Question
RTC manufacturing is a sheet metal fabrication company in Southern Ontario. The company is choosing between two sheet metal cutting machines; CNC plasma and CNC
RTC manufacturing is a sheet metal fabrication company in Southern Ontario. The company is choosing between two sheet metal cutting machines; CNC plasma and CNC laser. MARR ( Minimum Acceptable Rate of Return) for RTC Manufacturing is 9%. Answer the following questions using the information in the table below.
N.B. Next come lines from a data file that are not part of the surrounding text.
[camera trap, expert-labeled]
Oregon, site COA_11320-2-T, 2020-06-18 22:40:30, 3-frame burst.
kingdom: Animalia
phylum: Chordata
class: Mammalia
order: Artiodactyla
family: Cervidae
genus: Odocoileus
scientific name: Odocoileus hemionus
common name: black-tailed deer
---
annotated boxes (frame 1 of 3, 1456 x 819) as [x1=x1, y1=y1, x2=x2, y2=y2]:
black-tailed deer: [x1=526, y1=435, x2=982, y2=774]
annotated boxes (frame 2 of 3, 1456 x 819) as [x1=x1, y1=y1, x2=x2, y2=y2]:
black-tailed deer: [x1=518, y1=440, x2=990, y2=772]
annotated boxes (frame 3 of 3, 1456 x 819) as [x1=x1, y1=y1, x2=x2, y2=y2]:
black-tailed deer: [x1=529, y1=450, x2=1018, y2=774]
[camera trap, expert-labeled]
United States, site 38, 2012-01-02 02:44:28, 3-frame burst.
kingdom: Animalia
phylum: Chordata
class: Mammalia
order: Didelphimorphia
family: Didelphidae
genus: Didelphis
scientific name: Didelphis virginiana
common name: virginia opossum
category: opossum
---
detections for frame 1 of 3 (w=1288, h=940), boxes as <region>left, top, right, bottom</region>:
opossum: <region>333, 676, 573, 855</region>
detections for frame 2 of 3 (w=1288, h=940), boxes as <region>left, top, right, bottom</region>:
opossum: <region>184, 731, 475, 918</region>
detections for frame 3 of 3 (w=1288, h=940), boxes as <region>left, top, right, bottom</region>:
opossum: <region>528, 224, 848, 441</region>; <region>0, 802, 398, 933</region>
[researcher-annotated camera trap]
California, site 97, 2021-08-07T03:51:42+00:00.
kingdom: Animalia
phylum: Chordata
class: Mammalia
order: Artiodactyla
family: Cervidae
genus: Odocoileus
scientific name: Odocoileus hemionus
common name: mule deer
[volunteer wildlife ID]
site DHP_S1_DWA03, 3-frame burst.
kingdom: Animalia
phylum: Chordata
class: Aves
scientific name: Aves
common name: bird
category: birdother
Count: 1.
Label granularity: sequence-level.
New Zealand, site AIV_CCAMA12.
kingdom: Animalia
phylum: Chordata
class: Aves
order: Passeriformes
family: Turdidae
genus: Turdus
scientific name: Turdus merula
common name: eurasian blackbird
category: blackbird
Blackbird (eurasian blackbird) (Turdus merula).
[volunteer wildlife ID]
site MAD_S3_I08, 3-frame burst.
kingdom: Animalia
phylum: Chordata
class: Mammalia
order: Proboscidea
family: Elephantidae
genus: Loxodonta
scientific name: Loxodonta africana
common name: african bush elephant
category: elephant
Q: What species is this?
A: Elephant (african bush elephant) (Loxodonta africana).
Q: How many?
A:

CNC plasma | CNC laser | |
Down Payment | $90,000 | $140,000 |
Annual Payment | $1,400 | $1,900 |
Maintenance cost | $1,200 for the first year, increasing by 5% per year thereafter | $800 for the first year, increasing by 4% year thereafter |
Operating cost per year | $6,300 | $4,100 |
Salvage value | $20,000 | $50,000 |
Service Life | 15 years | 20 years |
a) What is the assumption made to compare mutually exclusive alternatives of different lives?
b) Using Annual Worth comparison, which cutting machines should be selected?
c) Using Present Worth comparison, which cutting machines should be selected?
d) Do both methods ( Present Worth and Annual Worth) always yield to the same decision?
e) For a fifteen-year study period, what salvage value for the CNC laser would make it better choice?